Operations Meeting* - Agenda & draft minutes
Wednesday 2 June 2021 18:00 London time
Location: Video room at https://osmvideo.cloud68.co
* Please note that this was not strictly an OWG meeting.
Minutes by Dorothea Kazazi.
Github - OSM Operations: Purchase switches for DB4 (#526)
- RJ45 10G
- at least 4 SFP+ ports.
- 1 for upstream
- 1 for bonding
- 1 for DB
- 1 for render
24 ports preference because:
- we plug render and DB servers
- gives us option to split rendering from database
- we already have switches with 4 ports in Amsterdam
Juniper [model not mentioned]
- 10G and 1G ports
- cost less than Cisco.
- 24port: ~ 800 without SFP add-on ports - looked like you had to get them from US
- bonded across 2 switches? yes.
- Command line better than Cisco.
Suggestion: check the temperature handled.
- Concern: power supply particularly high, as it's a PoE only switch.
- Check: how low PSU can you put, as they are hot-swappable (e.g. 350 watt PSU instead of 1400 watt).
- Check for other switch with more SFP+.
- MP model (24 ports, 10 G) doesn't do back to front.
- Price: ~ 400-500 GBP for 4 ports
- Had to get from US.
Discussion on ambient temperature tolerated by switches
- Juniper MP model (24 ports, 10 G) doesn't do back to front.
- Cisco does left-right cooling.
- The air is cool at front of rack only. Exit temperature at back of the rack - air will be blown back down and around the switch, which is fine.
- AMS: PDUs are at the back but sensors are separate module on front of the rack, on a cable.
- AMS: We have an extra sensor, to put at back of the rack.
- Normally 10 oC rise.
- 24,5 oC at the front at AMS.
- 35 oC is the ambient temperature that switches handle.
- Reverse flow: only accept low temperatures.
- A4 models: up to 45 oC (heat-shock territory)
- A5 models: up to 35 oC.
Suggestion: get blanking plate for front of the rack where switch is.
- Price: 2nd hand ~ 2500 GBP from German reseller.
- all 48 ports are 10G (rj45 connector)
- SFP+ ports to do fiber up upstream.
- does left-right cooling.
- Cisco (1 model up from ours): ~ 2500 /switch from 2nd hand reseller.
- Can do VRP and bonded-link.
- Haven't asked for price.
On Border Gateway Protocol (BGP)
- Cisco: doesn't do full BGP - only tiny BGP (1000 routes max/internal BGP only).

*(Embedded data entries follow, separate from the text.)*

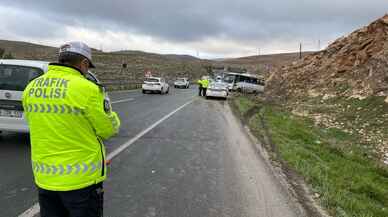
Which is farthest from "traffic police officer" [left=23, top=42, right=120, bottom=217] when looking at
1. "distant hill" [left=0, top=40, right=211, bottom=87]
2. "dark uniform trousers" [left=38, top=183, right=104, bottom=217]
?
"distant hill" [left=0, top=40, right=211, bottom=87]

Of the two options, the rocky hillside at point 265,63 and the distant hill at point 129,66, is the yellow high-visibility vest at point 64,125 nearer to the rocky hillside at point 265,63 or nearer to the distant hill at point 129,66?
the distant hill at point 129,66

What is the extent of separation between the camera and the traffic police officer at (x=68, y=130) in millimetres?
2291

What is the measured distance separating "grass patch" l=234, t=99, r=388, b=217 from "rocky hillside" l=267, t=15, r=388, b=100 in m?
6.24

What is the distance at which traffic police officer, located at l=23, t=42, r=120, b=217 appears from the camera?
229cm

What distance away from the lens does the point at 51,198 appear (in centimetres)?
245

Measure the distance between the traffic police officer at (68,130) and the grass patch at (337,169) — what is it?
3.61 metres

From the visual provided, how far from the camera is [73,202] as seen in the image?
2346 mm

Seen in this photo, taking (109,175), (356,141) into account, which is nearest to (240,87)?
(356,141)

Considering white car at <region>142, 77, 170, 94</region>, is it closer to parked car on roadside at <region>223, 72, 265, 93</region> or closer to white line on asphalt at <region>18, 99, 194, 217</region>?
parked car on roadside at <region>223, 72, 265, 93</region>

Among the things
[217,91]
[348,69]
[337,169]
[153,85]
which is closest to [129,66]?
[153,85]

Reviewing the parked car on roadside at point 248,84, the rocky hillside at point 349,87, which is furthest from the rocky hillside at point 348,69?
the parked car on roadside at point 248,84

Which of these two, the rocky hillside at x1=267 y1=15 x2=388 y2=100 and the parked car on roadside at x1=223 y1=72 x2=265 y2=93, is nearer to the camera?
the rocky hillside at x1=267 y1=15 x2=388 y2=100

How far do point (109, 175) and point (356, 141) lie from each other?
29.0 ft

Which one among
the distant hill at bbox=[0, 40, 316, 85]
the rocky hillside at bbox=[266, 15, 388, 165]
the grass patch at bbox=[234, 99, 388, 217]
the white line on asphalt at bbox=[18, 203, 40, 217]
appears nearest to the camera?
the white line on asphalt at bbox=[18, 203, 40, 217]
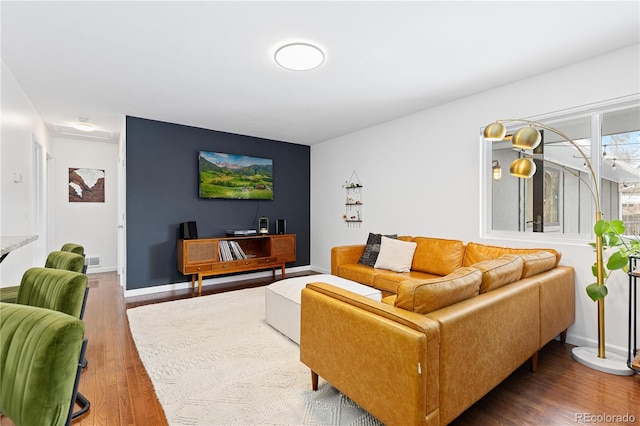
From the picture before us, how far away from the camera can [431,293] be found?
146 cm

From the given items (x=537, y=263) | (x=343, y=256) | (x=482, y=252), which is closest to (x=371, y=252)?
(x=343, y=256)

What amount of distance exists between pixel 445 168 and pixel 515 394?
2452mm

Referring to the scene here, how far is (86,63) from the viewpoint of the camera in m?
2.70

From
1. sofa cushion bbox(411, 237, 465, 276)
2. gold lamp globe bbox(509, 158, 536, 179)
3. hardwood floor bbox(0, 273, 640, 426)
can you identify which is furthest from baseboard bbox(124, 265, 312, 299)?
gold lamp globe bbox(509, 158, 536, 179)

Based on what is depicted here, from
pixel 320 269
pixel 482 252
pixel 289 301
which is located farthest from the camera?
pixel 320 269

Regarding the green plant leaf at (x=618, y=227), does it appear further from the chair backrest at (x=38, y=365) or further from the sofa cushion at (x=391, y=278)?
the chair backrest at (x=38, y=365)

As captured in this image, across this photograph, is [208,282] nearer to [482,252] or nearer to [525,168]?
[482,252]

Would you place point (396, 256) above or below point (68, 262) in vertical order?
below

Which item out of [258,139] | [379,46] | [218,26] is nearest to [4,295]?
[218,26]

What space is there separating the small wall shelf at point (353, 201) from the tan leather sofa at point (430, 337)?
116 inches

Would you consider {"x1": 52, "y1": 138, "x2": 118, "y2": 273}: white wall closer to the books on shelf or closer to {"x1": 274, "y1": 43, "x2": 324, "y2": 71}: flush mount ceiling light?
the books on shelf

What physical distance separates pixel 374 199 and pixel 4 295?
4005 millimetres

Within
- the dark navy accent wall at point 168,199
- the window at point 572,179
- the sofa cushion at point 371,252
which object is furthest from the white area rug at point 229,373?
the window at point 572,179

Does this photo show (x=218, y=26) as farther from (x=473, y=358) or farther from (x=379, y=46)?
(x=473, y=358)
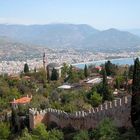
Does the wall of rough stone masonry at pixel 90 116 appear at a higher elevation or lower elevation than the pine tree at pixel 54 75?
higher

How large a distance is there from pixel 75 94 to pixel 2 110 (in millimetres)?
7715

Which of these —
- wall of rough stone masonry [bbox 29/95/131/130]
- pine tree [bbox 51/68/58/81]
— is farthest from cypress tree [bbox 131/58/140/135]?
pine tree [bbox 51/68/58/81]

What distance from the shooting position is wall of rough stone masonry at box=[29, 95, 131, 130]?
2347 centimetres

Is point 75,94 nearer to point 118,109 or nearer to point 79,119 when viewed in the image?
point 79,119

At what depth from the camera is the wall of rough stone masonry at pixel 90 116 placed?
77.0ft

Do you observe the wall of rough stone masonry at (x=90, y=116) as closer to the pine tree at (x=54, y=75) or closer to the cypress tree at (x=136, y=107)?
the cypress tree at (x=136, y=107)

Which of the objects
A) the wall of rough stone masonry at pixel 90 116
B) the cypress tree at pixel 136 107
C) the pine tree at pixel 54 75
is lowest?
the pine tree at pixel 54 75

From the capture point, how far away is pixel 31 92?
49.2 meters

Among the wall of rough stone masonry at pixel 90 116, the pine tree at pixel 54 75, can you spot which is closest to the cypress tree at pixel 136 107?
the wall of rough stone masonry at pixel 90 116

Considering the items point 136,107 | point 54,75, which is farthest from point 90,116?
point 54,75

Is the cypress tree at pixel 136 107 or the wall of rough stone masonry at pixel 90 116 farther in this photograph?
the wall of rough stone masonry at pixel 90 116

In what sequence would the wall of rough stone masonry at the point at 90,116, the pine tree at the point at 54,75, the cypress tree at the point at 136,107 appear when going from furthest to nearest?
1. the pine tree at the point at 54,75
2. the wall of rough stone masonry at the point at 90,116
3. the cypress tree at the point at 136,107

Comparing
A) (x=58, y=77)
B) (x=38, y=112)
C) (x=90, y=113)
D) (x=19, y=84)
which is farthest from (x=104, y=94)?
(x=58, y=77)

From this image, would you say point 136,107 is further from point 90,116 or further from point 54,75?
point 54,75
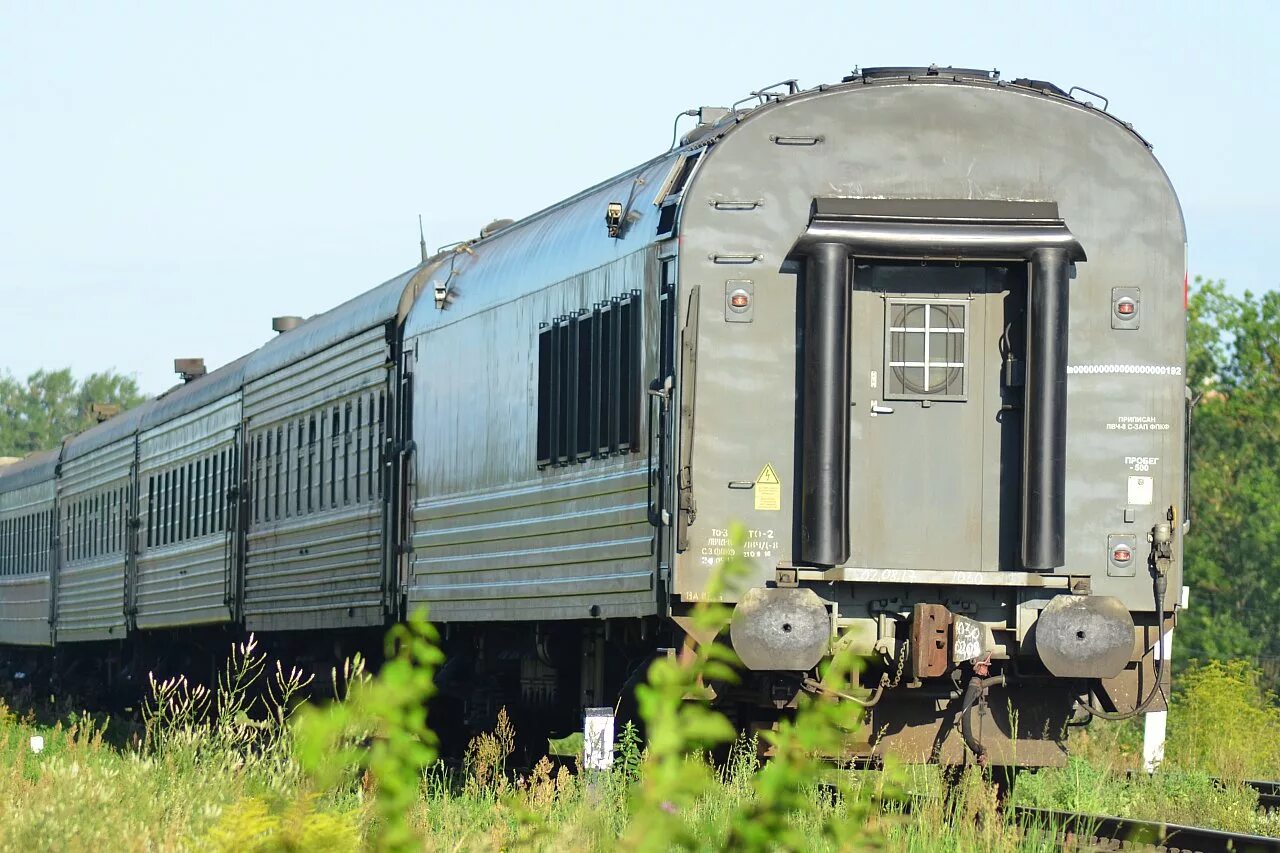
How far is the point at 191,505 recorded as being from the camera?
24922 millimetres

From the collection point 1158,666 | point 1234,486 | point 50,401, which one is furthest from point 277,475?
point 50,401

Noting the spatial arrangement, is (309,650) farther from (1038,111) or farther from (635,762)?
(1038,111)

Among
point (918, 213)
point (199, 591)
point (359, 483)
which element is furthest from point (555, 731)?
point (199, 591)

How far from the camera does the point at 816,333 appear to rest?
35.9 ft

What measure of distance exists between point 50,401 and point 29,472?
94.5m

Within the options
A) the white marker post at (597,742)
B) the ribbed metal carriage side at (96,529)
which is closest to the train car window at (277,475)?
the ribbed metal carriage side at (96,529)

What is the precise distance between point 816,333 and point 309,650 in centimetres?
1134

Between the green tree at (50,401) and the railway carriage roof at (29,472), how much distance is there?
8880cm

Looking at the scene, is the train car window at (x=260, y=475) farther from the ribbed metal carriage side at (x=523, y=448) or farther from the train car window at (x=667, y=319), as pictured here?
the train car window at (x=667, y=319)

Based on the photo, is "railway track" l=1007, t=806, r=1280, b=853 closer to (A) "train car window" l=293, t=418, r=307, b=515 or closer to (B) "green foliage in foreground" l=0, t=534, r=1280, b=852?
(B) "green foliage in foreground" l=0, t=534, r=1280, b=852

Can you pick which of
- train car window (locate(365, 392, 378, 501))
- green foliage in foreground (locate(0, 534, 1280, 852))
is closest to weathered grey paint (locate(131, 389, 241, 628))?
green foliage in foreground (locate(0, 534, 1280, 852))

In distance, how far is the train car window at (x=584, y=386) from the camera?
41.7 ft

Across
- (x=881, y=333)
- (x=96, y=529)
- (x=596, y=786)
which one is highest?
(x=881, y=333)

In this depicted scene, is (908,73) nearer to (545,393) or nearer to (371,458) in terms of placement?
(545,393)
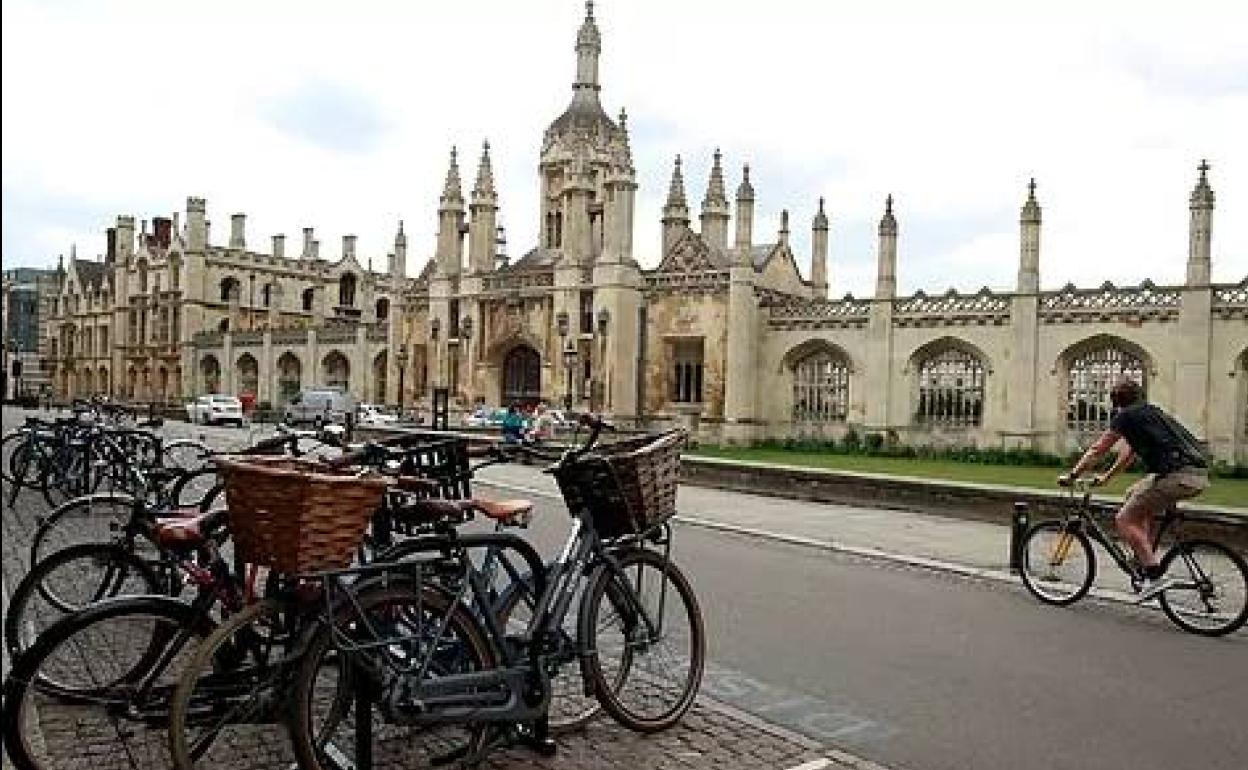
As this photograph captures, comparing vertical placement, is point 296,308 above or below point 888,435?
above

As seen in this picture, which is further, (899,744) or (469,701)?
(899,744)

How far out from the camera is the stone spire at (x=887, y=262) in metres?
37.9

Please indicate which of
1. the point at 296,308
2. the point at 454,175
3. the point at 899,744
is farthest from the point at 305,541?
the point at 296,308

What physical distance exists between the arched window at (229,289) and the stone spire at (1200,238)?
205 ft

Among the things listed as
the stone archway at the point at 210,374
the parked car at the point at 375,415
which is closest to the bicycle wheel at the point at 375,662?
the parked car at the point at 375,415

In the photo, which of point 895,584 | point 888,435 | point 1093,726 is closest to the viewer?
point 1093,726

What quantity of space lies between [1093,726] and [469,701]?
3426mm

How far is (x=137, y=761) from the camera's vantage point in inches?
175

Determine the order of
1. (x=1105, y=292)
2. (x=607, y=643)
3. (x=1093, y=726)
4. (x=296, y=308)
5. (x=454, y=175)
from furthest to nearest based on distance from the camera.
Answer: (x=296, y=308)
(x=454, y=175)
(x=1105, y=292)
(x=1093, y=726)
(x=607, y=643)

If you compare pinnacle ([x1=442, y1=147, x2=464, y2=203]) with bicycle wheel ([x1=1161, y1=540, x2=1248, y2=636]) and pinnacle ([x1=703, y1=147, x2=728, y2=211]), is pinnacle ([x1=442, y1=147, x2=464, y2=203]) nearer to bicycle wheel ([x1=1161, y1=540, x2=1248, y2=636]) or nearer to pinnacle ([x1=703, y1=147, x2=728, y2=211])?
pinnacle ([x1=703, y1=147, x2=728, y2=211])

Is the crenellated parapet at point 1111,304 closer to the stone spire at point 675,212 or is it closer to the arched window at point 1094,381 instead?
the arched window at point 1094,381

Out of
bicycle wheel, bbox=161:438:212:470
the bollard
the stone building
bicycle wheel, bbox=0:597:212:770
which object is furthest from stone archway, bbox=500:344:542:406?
bicycle wheel, bbox=0:597:212:770

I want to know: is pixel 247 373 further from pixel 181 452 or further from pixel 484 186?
pixel 181 452

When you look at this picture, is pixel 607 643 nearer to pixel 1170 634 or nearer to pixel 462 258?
pixel 1170 634
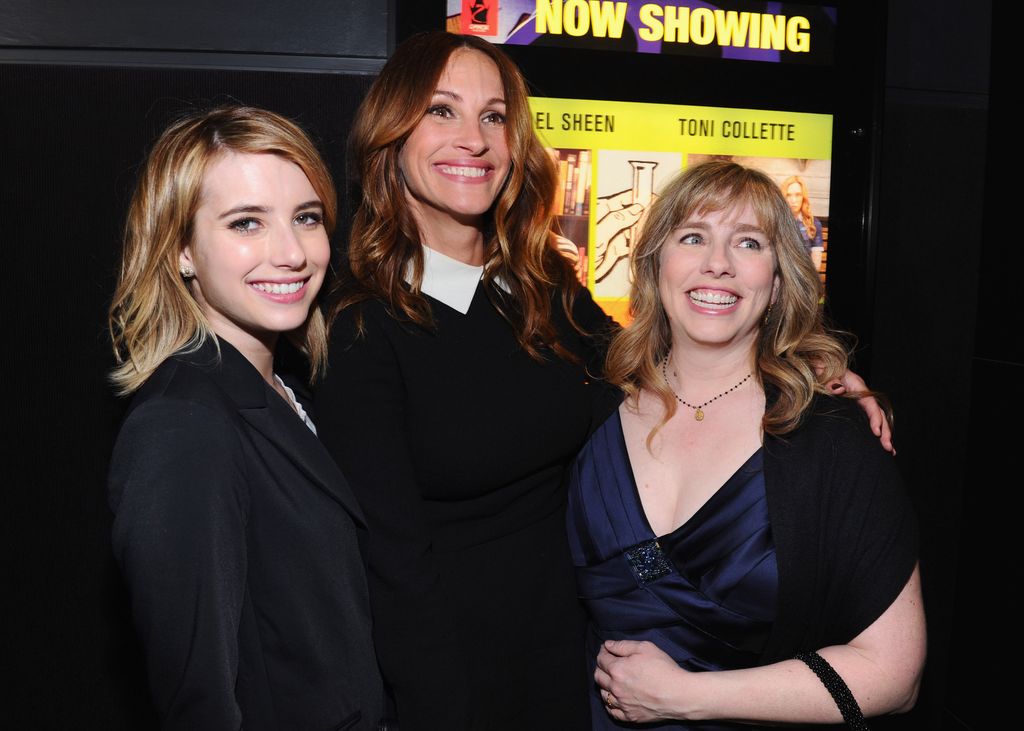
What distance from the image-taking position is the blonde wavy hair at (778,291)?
1684 millimetres

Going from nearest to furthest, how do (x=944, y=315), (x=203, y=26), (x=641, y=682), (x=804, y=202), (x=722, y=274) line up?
1. (x=641, y=682)
2. (x=722, y=274)
3. (x=203, y=26)
4. (x=804, y=202)
5. (x=944, y=315)

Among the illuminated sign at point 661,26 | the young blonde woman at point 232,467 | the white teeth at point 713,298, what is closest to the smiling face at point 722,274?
the white teeth at point 713,298

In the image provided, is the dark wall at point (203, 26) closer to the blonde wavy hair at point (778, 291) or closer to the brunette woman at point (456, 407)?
the brunette woman at point (456, 407)

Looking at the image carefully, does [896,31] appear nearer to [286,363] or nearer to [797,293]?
[797,293]

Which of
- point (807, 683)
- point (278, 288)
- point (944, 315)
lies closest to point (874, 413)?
point (807, 683)

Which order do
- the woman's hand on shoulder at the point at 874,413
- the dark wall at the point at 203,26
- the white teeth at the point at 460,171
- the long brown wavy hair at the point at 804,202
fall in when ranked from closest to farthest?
the woman's hand on shoulder at the point at 874,413 < the white teeth at the point at 460,171 < the dark wall at the point at 203,26 < the long brown wavy hair at the point at 804,202

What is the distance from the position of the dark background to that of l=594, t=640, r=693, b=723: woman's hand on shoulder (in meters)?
1.40

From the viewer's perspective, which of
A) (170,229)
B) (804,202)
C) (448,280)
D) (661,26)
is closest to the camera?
(170,229)

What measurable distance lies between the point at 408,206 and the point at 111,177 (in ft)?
3.10

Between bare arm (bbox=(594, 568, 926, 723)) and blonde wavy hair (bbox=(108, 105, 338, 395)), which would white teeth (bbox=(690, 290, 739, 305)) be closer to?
bare arm (bbox=(594, 568, 926, 723))

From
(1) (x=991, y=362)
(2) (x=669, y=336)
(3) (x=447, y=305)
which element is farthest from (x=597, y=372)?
(1) (x=991, y=362)

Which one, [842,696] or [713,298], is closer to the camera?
[842,696]

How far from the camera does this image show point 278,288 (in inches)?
59.1

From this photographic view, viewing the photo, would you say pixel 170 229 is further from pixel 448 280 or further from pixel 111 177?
pixel 111 177
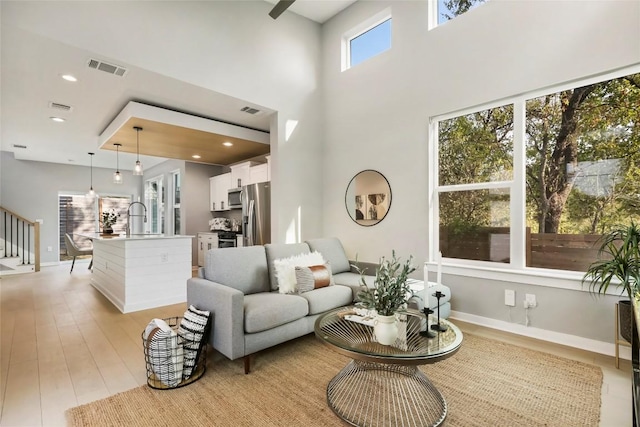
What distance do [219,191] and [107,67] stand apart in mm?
4303

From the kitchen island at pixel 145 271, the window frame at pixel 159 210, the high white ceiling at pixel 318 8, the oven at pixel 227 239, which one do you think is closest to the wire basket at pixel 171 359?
the kitchen island at pixel 145 271

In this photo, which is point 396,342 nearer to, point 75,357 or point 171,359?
point 171,359

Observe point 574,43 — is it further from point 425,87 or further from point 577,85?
point 425,87

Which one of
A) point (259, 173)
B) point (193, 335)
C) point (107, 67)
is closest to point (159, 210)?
point (259, 173)

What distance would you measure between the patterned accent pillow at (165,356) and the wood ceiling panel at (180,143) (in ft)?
11.0

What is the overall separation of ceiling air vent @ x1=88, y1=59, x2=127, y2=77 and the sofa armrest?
8.31 ft

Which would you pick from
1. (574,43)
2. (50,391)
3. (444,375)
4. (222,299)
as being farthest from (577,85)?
(50,391)

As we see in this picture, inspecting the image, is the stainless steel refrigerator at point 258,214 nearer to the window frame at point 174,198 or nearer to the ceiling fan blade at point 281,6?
the ceiling fan blade at point 281,6

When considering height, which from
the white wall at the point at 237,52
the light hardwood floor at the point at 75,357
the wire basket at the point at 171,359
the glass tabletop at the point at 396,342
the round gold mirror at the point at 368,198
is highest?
the white wall at the point at 237,52

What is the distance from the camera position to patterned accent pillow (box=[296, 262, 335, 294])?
299 cm

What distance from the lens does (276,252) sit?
10.7 feet

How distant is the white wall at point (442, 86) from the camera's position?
274 centimetres

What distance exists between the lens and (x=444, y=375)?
2.31 metres

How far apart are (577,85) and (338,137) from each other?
9.57 ft
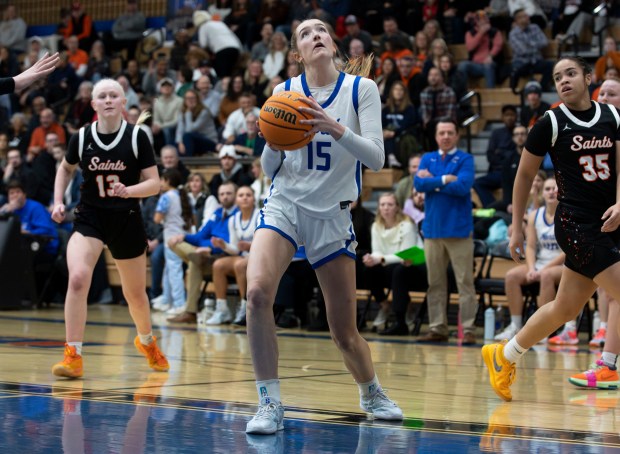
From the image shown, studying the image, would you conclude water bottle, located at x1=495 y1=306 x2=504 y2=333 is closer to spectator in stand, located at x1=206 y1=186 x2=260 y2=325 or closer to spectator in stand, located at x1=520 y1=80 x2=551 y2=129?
spectator in stand, located at x1=206 y1=186 x2=260 y2=325

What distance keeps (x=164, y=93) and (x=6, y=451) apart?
44.7 feet

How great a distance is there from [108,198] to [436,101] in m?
7.96

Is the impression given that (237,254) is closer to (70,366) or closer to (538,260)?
(538,260)

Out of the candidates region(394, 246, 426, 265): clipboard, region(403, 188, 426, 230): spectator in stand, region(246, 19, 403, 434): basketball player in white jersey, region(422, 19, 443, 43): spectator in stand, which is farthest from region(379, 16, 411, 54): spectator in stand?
region(246, 19, 403, 434): basketball player in white jersey

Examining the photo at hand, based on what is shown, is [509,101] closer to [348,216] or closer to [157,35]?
[157,35]

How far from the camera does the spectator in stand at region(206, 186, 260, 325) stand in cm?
1179

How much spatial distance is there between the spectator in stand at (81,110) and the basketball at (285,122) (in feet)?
45.9

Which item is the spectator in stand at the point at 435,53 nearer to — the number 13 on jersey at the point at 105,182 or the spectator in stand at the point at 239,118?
the spectator in stand at the point at 239,118

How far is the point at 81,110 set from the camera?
61.0 ft

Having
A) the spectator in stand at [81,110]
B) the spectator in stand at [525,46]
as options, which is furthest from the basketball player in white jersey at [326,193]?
the spectator in stand at [81,110]

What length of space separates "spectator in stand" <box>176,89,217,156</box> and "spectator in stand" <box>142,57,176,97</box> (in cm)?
225

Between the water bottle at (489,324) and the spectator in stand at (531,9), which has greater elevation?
the spectator in stand at (531,9)

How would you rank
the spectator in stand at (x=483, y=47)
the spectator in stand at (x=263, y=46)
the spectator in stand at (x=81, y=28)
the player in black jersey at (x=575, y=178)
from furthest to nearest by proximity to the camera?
the spectator in stand at (x=81, y=28)
the spectator in stand at (x=263, y=46)
the spectator in stand at (x=483, y=47)
the player in black jersey at (x=575, y=178)

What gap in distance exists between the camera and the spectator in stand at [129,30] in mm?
21406
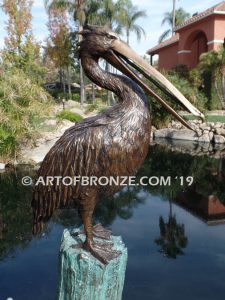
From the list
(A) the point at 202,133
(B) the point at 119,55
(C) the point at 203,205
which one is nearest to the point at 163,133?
(A) the point at 202,133

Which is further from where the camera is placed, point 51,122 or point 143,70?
point 51,122

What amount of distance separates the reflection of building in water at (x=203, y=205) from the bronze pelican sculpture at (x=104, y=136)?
433cm

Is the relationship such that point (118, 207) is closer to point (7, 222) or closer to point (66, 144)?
point (7, 222)

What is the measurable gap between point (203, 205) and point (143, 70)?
5.38 metres

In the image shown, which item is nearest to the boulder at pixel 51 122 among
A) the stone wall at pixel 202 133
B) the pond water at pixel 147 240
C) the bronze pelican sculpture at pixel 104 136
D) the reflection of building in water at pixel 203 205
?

- Juniper: Might handle full BGP.
- We decided not to do BGP.
Action: Grant and Guillaume to finalise the model of switches. Switches to go to the Dublin data center. was: Grant to price up 10Gb Switches options for review and decision. [Topic: 10Gb Switches]
Links from this session
- www.uk.insight.com: Juniper Networks QFX Series QFX5100-48Tswitch - 48 ports - Managed - rack-mountable
- www.fs.com: S5850-48T4Q, 48-Port Ethernet L3 Fully Managed Plus Switch, 48 x 10GBASE-T, with 4 x 40Gb QSFP+ Uplinks
- www.router-switch.com: Cisco S550X switch with 48 x 10 Gigabit Ethernet 10GBase-T copper port, 4 x 10 Gigabit Ethernet SFP+ (dedicated), 1 x Gigabit Ethernet management port
- www.senetic.co.uk: Cisco SX550X-52-K9-EU - Managed - L3 - Gigabit Ethernet (10/100/1000) - Rack mounting
Ordering DB and planet servers
- Paul sent proposed specs.
- Used HP hardware still needs to be ordered.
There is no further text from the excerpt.